Turqle is also working to minimise packaging, working with its buyers to reduce single use and non-biodegradable packing. In some cases (where they have cooperative customers), they manage to get the packs 90%+ compostable or recyclable.


The struggle for sustainable packaging is on-going: “Just as we ‘win’ one corner, the previous one collapses - so the needle barely moves at all. Most local manufacturers simply do not find value in sustainable packaging, and because the consumers demand cheaper (rather than ‘better’), this tar-pit is very sticky.”


Turqle has also empowered its own employees to take over elements of their business. In 2020 they decided to give rights to sell the products in the local South African market to three of their employees to operate as their own business. Meanwhile, Turqle focuses on the export market.


05 | How the Deep Design Enables Strategy and Action

Turqle is designed around the 10 principles of Fair Trade. This is embedded in its purpose and it practices Fair Trade in everything it does, including through long-term supplier partnerships, setting prices to support Fair Trade practices, and paying a portion of the contract up-front. Fair Trade is also central to its governance and the way its co-founders (owners) are deeply rooted in the global Fair Trade movement. 

Figure: 10 Principles of Fair Trade - Source: World Fair Trade Organization


They also commit 25% of management time to support the expansion of Fair Trade globally. This includes its founders volunteering as a representative of the trading partners of El Puente on El Puente’s board, supporting the World Fair Trade Organization in running its fair payment system, and leading the Guarantee System Committee.


Turqle is a Guaranteed Fair Trade Enterprise, verified by the World Fair Trade Organization. This verifies that it implements the 10 principles of Fair Trade across all its operations and supply chains. It has also been verified by People and Planet First as a social enterprise.

Its financial terms in contracts and reinvestment of profits also means that Fair Trade is central to the Finance layer of its enterprise design. Turqle reinvests its profits to support its  mission, and sets aside 2.5% of annual turnover (not profit) for Fair Trade Trust. 


The aim of the trust is to help young South Africans complete their education and participate in the job market.
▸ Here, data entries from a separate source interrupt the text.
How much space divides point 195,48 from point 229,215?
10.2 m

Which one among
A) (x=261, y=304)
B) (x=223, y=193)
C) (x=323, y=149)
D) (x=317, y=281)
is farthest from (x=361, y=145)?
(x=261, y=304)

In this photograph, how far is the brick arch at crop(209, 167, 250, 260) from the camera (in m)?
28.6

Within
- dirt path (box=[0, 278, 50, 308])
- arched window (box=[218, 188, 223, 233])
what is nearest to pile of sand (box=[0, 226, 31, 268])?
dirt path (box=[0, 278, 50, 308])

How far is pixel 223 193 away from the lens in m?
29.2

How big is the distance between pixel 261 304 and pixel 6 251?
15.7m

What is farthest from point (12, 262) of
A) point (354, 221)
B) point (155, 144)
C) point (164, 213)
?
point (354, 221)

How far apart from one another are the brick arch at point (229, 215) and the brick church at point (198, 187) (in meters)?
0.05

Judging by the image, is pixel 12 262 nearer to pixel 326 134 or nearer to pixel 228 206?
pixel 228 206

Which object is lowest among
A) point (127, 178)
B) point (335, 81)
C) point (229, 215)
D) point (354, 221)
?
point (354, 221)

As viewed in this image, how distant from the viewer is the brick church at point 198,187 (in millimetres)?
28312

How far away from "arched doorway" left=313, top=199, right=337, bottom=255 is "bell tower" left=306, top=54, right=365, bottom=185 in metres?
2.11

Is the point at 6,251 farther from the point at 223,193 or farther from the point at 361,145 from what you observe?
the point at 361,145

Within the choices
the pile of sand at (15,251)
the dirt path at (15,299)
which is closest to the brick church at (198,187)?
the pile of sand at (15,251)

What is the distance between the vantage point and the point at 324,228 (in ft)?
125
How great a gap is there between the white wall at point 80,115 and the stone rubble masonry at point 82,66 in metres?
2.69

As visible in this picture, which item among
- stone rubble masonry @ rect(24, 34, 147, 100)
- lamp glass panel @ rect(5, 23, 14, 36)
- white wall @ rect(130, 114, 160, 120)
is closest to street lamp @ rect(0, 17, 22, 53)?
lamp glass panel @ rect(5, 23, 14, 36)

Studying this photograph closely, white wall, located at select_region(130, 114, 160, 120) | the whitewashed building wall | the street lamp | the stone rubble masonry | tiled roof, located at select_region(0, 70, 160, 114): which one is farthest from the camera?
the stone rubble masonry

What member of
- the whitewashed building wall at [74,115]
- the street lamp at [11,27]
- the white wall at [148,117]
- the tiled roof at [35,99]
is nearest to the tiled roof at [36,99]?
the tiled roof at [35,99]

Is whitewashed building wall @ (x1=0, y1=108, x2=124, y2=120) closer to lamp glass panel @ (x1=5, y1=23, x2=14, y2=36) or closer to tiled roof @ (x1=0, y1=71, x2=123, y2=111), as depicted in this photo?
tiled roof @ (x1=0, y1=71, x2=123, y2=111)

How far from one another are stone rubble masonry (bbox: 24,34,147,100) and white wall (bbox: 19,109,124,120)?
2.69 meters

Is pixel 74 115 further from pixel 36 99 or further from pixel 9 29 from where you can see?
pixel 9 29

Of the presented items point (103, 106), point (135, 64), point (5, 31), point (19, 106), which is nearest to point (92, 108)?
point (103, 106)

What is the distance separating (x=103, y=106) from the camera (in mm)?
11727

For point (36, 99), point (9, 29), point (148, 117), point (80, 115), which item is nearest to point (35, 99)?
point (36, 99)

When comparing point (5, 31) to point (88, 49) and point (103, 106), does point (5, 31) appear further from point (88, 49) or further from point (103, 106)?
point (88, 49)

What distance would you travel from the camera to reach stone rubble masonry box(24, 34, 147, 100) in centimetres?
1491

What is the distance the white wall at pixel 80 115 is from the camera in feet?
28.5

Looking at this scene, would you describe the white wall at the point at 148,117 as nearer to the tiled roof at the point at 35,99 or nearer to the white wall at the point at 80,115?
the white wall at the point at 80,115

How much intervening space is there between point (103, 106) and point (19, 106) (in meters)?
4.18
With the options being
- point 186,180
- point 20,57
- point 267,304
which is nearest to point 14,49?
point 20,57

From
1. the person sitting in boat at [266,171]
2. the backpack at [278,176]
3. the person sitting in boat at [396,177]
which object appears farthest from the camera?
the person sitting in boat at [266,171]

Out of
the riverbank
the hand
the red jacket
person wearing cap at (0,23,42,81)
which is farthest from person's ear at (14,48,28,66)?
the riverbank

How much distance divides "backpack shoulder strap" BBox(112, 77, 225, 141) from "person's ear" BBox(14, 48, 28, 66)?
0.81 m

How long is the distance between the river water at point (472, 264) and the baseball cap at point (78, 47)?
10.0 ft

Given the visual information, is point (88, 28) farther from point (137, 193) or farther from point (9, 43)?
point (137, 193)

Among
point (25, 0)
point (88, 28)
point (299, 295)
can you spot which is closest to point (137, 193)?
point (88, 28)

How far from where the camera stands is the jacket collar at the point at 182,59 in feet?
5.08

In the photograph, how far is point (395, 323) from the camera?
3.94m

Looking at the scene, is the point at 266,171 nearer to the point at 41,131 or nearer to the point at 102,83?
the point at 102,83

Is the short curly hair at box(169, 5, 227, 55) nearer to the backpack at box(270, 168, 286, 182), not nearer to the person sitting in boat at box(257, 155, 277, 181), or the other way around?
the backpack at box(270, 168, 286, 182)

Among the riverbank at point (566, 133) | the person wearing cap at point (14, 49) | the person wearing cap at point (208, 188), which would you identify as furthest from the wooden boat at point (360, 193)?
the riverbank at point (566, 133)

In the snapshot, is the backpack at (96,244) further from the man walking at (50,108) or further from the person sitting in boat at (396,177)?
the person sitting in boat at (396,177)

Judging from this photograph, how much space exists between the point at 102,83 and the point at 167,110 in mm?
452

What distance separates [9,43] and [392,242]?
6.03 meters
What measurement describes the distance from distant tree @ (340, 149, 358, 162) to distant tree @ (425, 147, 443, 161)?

The trust has three focus areas: 1) covering school fees so young people stay in school; 2) providing on the job training to increase economic mobility; and 3) partial scholarships for tertiary education for workers and their children.  Over the past 20+ years, the trust has helped thousands of people become more economically self-sufficient.


Image courtesy of Turqle Trading


06 | Reflections and Lessons for Other Businesses

Fair Trade is not just about the specifics of trading relationships and conditions for workers and farmers. It is also a set of principles that can shape the deep design of any business. The 200+ businesses in the World Fair Trade Organization community are all examples of designing a business to pursue the principles of Fair Trade – shaping the governance and financial model behind the business, alongside the long-term and purpose-led trading relationships that underpin the model.